CANDELAS 0

Ders 14: Modals Part 3

Modals for Degrees of Certainty

Modallar, belirli bir olay ya da durumun kesinliğini ifade etmek için kullanılan yardımcı fiillerdir. Bu fiiller, bir şeyin ne kadar kesin olduğunu ya da ne kadar mümkün olduğunu gösterir. İşte kesinlik derecelerini ifade eden modallar ve Türkçe açıklamaları:

Must – Güçlü Kesinlik

"Must," yüksek bir kesinlik derecesi ifade eder. Bir şeyin doğru olduğundan emin olunan durumlarda kullanılır, genellikle gözlemler veya mantıklı çıkarımlar sonucu ortaya çıkar.

  1. She must be at home, because her car is parked outside. (Burada, arabasının dışarıda park ettiğine dayanarak evde olduğundan çok emin olunur.)
  2. He must have forgotten about the meeting. (Toplantıyı unuttuğundan oldukça emindir, çünkü bir şeyler hatırlatılmıştı.)

Açıklama: "Must" kullanımı, neredeyse kesin bir sonuç çıkaran bir durumdur ve yüksek bir güven derecesi gösterir. Genellikle gözlemler ya da mantıklı çıkarımlar temel alınır.

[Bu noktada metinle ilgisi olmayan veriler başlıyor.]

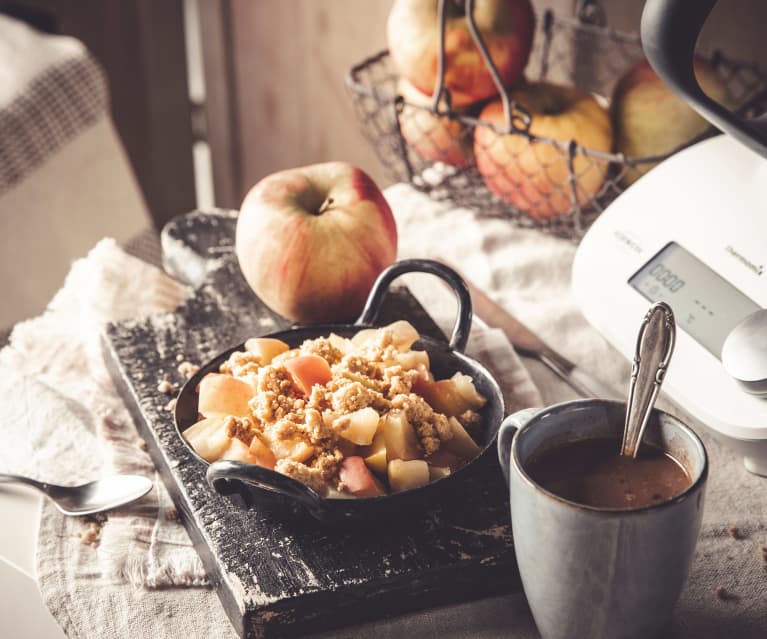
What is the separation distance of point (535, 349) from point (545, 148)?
27 cm

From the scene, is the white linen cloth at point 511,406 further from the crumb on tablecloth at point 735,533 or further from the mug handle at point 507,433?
the mug handle at point 507,433

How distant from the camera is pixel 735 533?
73 cm

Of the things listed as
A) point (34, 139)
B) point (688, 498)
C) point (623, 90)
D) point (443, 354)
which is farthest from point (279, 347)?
point (34, 139)

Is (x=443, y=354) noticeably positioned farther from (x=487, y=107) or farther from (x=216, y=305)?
(x=487, y=107)

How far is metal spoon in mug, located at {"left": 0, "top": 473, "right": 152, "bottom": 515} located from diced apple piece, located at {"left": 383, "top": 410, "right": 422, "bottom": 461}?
0.72ft

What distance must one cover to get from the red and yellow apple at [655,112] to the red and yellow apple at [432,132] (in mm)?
196

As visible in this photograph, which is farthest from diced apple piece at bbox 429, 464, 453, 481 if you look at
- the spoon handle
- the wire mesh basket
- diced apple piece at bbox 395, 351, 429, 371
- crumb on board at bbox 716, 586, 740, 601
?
the wire mesh basket

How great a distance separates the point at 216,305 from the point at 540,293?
15.3 inches

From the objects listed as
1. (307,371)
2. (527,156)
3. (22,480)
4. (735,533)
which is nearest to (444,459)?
(307,371)

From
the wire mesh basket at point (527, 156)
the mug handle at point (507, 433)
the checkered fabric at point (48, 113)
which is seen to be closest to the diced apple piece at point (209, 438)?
the mug handle at point (507, 433)

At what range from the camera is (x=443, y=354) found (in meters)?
0.84

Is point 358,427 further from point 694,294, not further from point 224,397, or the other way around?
point 694,294

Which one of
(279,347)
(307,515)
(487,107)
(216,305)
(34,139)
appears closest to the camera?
(307,515)

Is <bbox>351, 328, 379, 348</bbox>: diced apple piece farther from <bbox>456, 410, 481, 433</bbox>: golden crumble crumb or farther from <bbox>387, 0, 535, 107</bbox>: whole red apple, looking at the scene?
<bbox>387, 0, 535, 107</bbox>: whole red apple
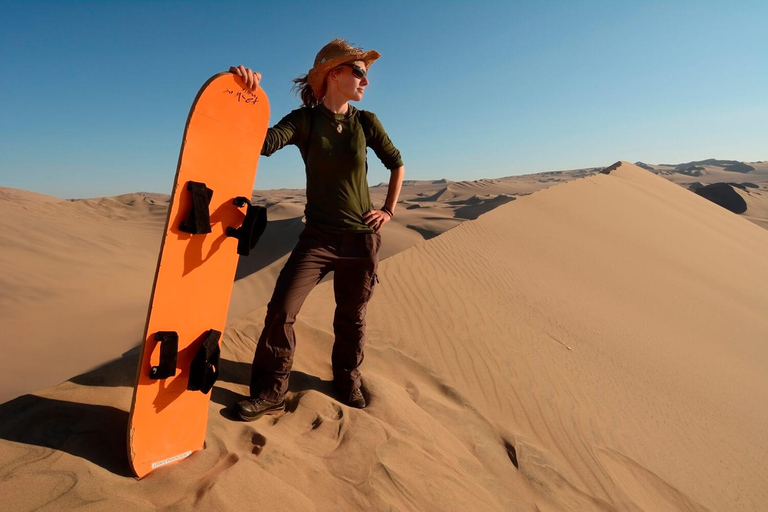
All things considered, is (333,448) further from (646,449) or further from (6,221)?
(6,221)

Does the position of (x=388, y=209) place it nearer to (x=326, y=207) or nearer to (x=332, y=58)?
(x=326, y=207)

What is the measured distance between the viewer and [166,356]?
1.73 metres

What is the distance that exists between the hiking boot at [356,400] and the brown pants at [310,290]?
4cm

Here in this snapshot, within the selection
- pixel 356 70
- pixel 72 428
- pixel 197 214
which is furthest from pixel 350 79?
pixel 72 428

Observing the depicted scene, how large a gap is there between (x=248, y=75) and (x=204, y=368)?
137cm

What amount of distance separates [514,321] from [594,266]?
9.77 ft

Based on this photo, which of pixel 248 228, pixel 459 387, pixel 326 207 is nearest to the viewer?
pixel 248 228

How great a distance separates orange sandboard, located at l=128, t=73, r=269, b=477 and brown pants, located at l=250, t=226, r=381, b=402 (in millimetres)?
300

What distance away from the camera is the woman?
87.4 inches

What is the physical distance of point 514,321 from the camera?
15.1 ft

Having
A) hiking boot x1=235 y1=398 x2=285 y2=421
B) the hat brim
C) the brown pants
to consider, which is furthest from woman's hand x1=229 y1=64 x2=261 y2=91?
hiking boot x1=235 y1=398 x2=285 y2=421

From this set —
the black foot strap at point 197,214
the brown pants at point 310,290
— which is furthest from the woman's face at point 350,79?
the black foot strap at point 197,214

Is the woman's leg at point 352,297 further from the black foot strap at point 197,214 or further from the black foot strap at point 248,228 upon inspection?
the black foot strap at point 197,214

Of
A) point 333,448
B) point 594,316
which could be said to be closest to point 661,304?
point 594,316
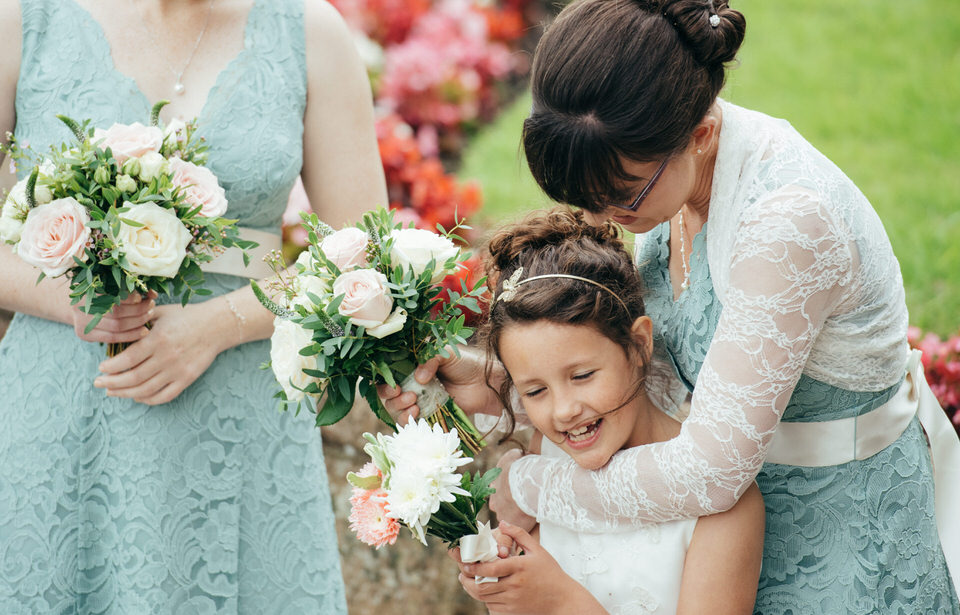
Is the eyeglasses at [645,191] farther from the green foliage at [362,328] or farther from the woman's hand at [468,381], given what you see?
the woman's hand at [468,381]

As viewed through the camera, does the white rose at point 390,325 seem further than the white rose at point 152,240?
No

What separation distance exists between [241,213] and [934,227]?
4.27 meters

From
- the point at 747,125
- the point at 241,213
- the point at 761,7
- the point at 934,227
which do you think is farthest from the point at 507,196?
the point at 747,125

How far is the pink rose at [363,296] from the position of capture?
195 centimetres

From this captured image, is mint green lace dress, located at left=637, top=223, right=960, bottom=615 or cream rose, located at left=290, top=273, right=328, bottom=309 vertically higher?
cream rose, located at left=290, top=273, right=328, bottom=309

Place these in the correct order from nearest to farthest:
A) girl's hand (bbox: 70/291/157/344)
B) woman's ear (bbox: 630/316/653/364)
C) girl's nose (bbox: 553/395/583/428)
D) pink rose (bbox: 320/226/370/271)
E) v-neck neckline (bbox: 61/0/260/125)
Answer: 1. pink rose (bbox: 320/226/370/271)
2. girl's nose (bbox: 553/395/583/428)
3. woman's ear (bbox: 630/316/653/364)
4. girl's hand (bbox: 70/291/157/344)
5. v-neck neckline (bbox: 61/0/260/125)

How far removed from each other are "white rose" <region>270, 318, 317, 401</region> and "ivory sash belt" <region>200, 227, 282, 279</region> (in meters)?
0.58

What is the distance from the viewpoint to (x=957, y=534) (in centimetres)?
220

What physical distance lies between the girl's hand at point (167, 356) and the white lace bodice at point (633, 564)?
104 centimetres

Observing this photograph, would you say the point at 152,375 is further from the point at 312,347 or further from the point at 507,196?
the point at 507,196

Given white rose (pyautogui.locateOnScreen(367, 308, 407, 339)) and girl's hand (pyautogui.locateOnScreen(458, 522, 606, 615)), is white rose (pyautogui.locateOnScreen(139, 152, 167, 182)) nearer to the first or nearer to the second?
white rose (pyautogui.locateOnScreen(367, 308, 407, 339))

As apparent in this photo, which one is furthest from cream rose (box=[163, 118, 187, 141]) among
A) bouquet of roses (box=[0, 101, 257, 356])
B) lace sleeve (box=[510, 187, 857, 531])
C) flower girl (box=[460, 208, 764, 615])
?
lace sleeve (box=[510, 187, 857, 531])

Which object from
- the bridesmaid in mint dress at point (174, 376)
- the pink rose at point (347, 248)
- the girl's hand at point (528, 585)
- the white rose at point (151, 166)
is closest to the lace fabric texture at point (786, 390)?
the girl's hand at point (528, 585)

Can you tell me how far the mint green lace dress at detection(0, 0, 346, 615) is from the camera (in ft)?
8.04
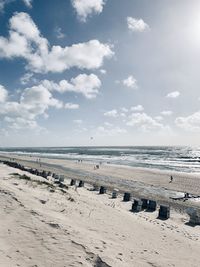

Can't / Cannot – Güçlü Kesinlik (Olumsuz)

"Can't" ya da "cannot," "must" fiilinin olumsuz halidir ve bir şeyin kesinlikle doğru olmadığını ifade etmek için kullanılır.

  1. She can't be at home; her car is not in the driveway. (Arabası yolculukta olmadığına göre evde olmadığına emin olunur.)
  2. He can't have forgotten about the meeting; he was reminded this morning. (Toplantıyı unuttuğundan kesinlikle emin olunur çünkü ona hatırlatılmıştı.)

Açıklama: "Can't" ya da "cannot" kullanımı, bir şeyin kesinlikle doğru olmadığına inanıldığını belirtir. Genellikle bunun zıddı olan bir durum ya da eksik kanıtlar gösterilir.

May / Might / Could – Olasılık (Daha Az Kesin)

"May," "might," ve "could," olasılık belirten modallardır ve kesinlikten daha düşük bir güven gösterir. Bunlar, bir şeyin mümkün olduğunu, ancak kesinlikle olmadığını ifade eder.

  1. It may rain later, so you should bring an umbrella. (Yağmur yağması mümkün olduğu için şemsiye getirmek iyi olabilir.)
  2. She might go to the party tonight, but she hasn't decided yet. (Partiye gidip gitmeyeceği kesin değil, kararsız.)
  3. He could be the one who broke the vase, but I’m not sure. (Vazoyu kıran kişi olabilir ama emin değilim.)

Açıklama: "May" ve "might," bir şeyin olma olasılığını ifade eder, ancak kesinlik yoktur. "Could" daha düşük bir kesinlik derecesiyle bir olasılığı ifade eder.

Can't / Couldn't – Olasılık (Olumsuz, Daha Az Kesin)

"Can't" ve "couldn't" olumsuz halleriyle olasılık ifade eder, yani bir şeyin mümkün olmadığını veya olma olasılığının düşük olduğunu ifade eder.

  1. She can’t be the one who ate the cake; she was on the phone all day. (Kek yemiş olamayacağı çok olası çünkü bütün gün telefonda idi.)
  2. He couldn’t have known about the surprise party. (Sürpriz parti hakkında bilgi sahibi olması imkansız gibi görünüyor.)

Açıklama: "Can't" ve "couldn't" olumsuz kullanıldığında, bir şeyin olmasının çok olası olmadığı ancak kesin olmayan bir durumu ifade eder.